Law students in their first year of torts are sure to hear of the curious terms, thin-skulled plaintiff or eggshell plaintiff. Essentially what it means is that if a plaintiff has a particular weakness or susceptibility and is hurt, the defendant, “must take the plaintiff as he/she finds him/her”. Thus if the injured party suffers more as a result of their weakness or susceptibility, the defendant, the party that is sued, bears the full cost of that injury. That little expression of “taking the plaintiff as you find him/her” means essentially that the eggshell plaintiff or thin-skulled plaintiff is entitled to the full measure of their damages even though they had a particular susceptibility. I never found the expression of “taking the plaintiff as you find him/her” to be all that clear; nonetheless, there is no mistaking the concept.

I was looking at a legal treatise on injury law the other day and I happened to come across the following sentence: “A’s bad luck of bumping the one individual vulnerable enough to suffer serious injury does not protect A from liability.” And that is the basis, the standard, we have followed in law. It is very much, of course, a part of the Massachusetts tort system or Massachusetts law. Textbooks for law students are full of the most unusual evolutions of injuries and all to show that the most unfortunate medical progression and result is to be fully compensated. Thus, a sprained ankle caused by defendant’s negligence that results in death from a heart inflammation will mean that the death, not just the sprained ankle, is to be compensated. And so on. Just because a person is more susceptible to suffering than the average person does not preclude their full monetary recovery. Understanding Torts, Diamond, et. al. LexisNexis. Second Edition, 2000. Under a strict legal interpretation, clients in those unfortunate circumstances should feel that they will get the full measure of their damages regardless of any personal problem, i.e. weakness. All jurisdictions follow this rule of law and “the fact that [a defendant] could not have reasonably anticipated the particular result that followed…is also immaterial.” Keegan v. Minneapolis R.R. Co., 78 N.W. 965 (Minn. 1899). You can see by the date of the case just cited that we have followed this law for centuries.

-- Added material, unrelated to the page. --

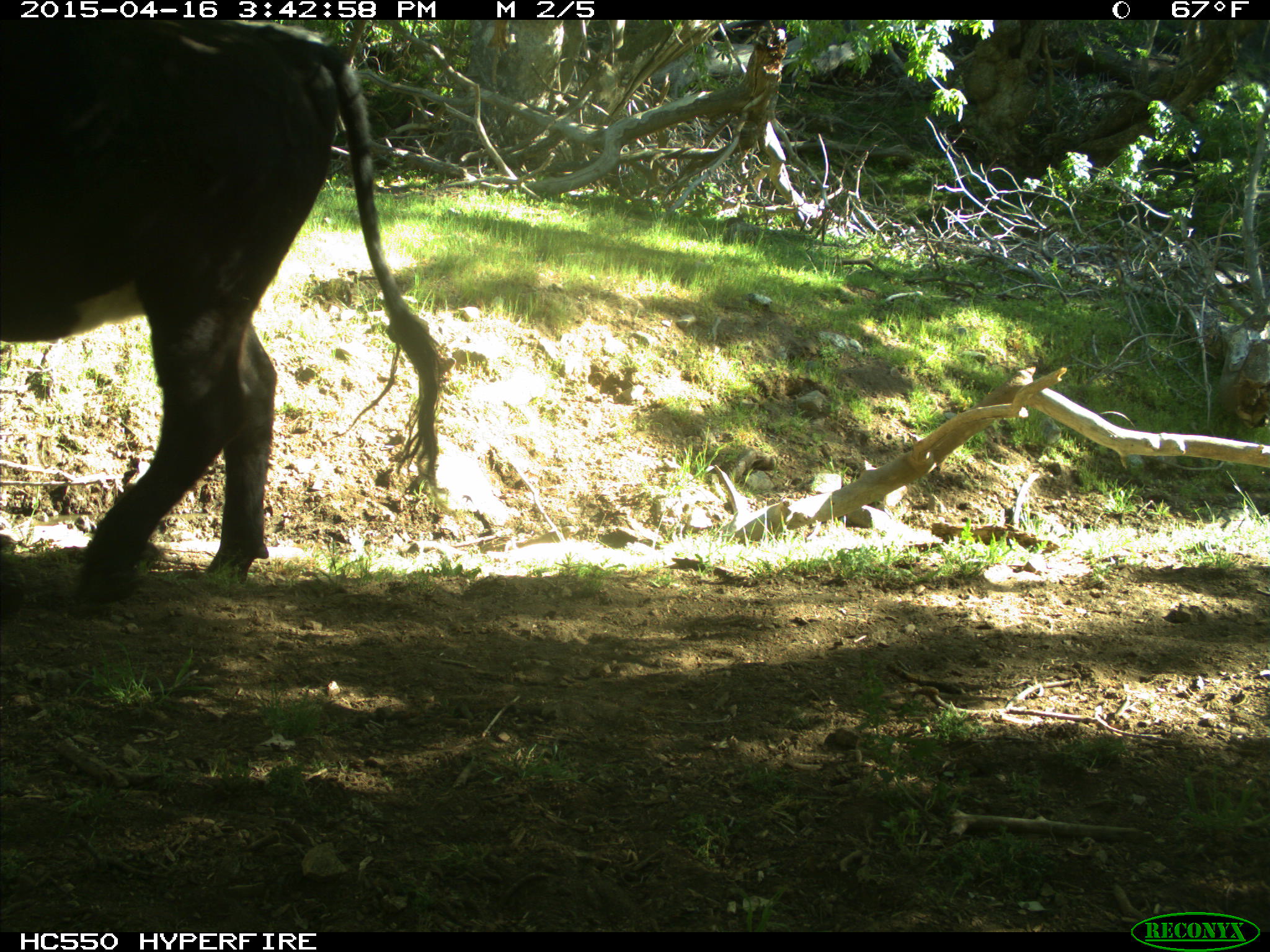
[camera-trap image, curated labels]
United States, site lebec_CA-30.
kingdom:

Now this should not be lumped together and confused with what we have often talked about and that is pre-existing condition. The law pertaining to pre-existing condition is used by insurance companies and their lawyers with great glee and fanfare. The doctrine holds that if the injury which is the focus of the lawsuit had been a problem -albeit in a more limited way- by a prior injury or condition, the defendant is only liable for the exacerbation or aggravation of that pre-existing condition. Of course there is a huge amount of dispute and a huge amount of contentiousness over what constitutes an exacerbation or an aggravation. But the black letter law setting out the measure of compensation is clear; it is to be only for the exacerbation/aggravation. Some defense lawyers, while acknowledging that the law affords a measure of recovery, will argue with the plaintiff’s lawyer that the case will be viewed with skepticism if it were to be tried. Anecdotal evidence from trials has shown that juries are more understanding and are not so apt to rule out damages because of a hint of a pre-existing situation. Those who practiced defense law many decades ago were used to a different climate. I prefer to think of society today as kinder and gentler, and somewhat realistic that it is hard to go through life free from ailments and conditions.

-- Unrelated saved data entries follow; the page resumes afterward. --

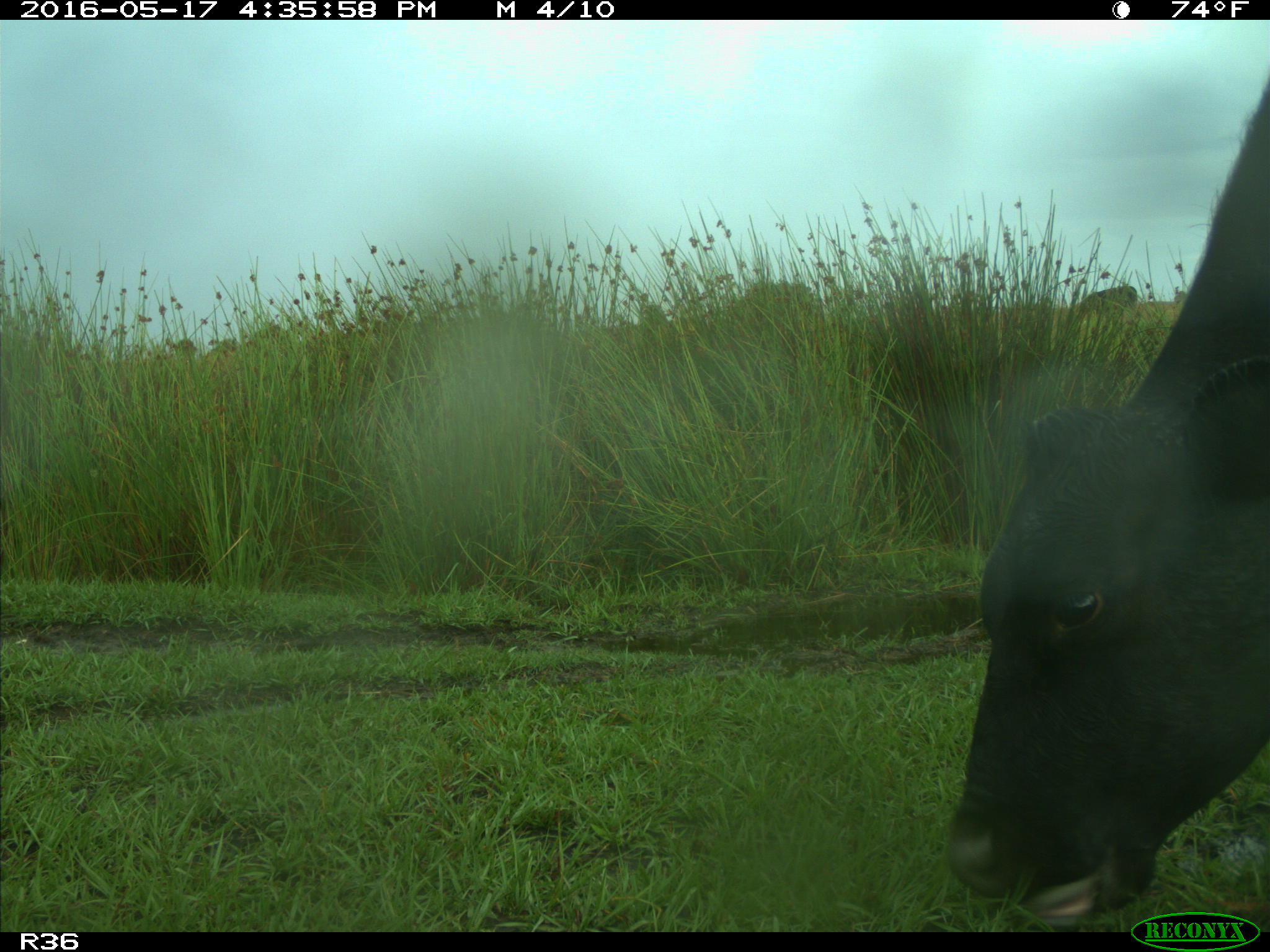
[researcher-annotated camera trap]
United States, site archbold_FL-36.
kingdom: Animalia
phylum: Chordata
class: Mammalia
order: Artiodactyla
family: Bovidae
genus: Bos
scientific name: Bos taurus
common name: domestic cow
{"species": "Bos taurus (domestic cow)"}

I will also point out that sometimes we are dealing with a situation that was asymptomatic or dormant, something that was not giving the person any problem. As a result of the accident, however, it gets triggered and becomes symptomatic. In those cases, the plaintiff should get the full compensation for the triggering of that condition. I strenuously argue that it is not a situation calling for a reduced measure of damages at all. That too is a very contentious point, but I feel that I have given an accurate statement of the law. The asymptomatic condition is different from the pre-existing condition but how it plays out once again depends on the facts and the presentation of the particular case.